Während der Präsident des Volksgerichtshofes, Feisler, für jeden unvoreingenommenen Beobachter mit einem bösartigen Bluthund zu vergleichen war, spielte der Ankläger nur die Rolle eines kleinen kläffenden Pinschers, der darauf lauert, den vom Bluthund Angefallenen in die Wade zu beißen, während sein großer Bruder ihn bei der Kehle hatte. Ein paarmal hatte der Ankläger während der Verhandlung gegen die Quangels versucht loszukläffen, aber immer hatte ihn sofort wieder das Gebell des Bluthundes übertönt. Was gab es da auch noch groß für ihn zu kläffen? Der Präsident verrichtete ja von der ersten Minute an die Dienste des Anklägers, von der ersten Minute an hatte Feisler die Grundpflicht jedes Richters verletzt, der die Wahrheit ermitteln soll: er war höchst parteiisch gewesen.

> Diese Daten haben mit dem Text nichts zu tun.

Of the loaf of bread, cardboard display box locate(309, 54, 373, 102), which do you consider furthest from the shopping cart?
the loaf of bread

Aber nach der Mittagspause, in der vom Präsidenten ein sehr reichhaltiges Mahl kartenfrei eingenommen war, zu dem es auch Wein und Schnaps gegeben hatte, war Feisler ein wenig müde. Was sollte auch noch alle Anstrengung? Die waren ja beide schon tot. Zudem war jetzt das Weib dran, diese kleine Arbeiterfrau – und die Weiber waren dem Präsidenten ziemlich gleichgültig, von seinem Richterstandpunkt aus. Die Weiber waren alle doof und nur zu einer Sache nütze. Sonst taten sie, was ihre Männer wollten.
Feisler litt es also gnädig, dass nun der Pinscher sich in den Vordergrund drängte und zu kläffen anhob. Mit halbgeschlossenen Augen lehnte er in seinem Richterstuhl, den Kopf in die Geierkralle gestützt, scheinbar aufmerksam zuhörend, in Wirklichkeit aber ganz seiner Verdauung hingegeben.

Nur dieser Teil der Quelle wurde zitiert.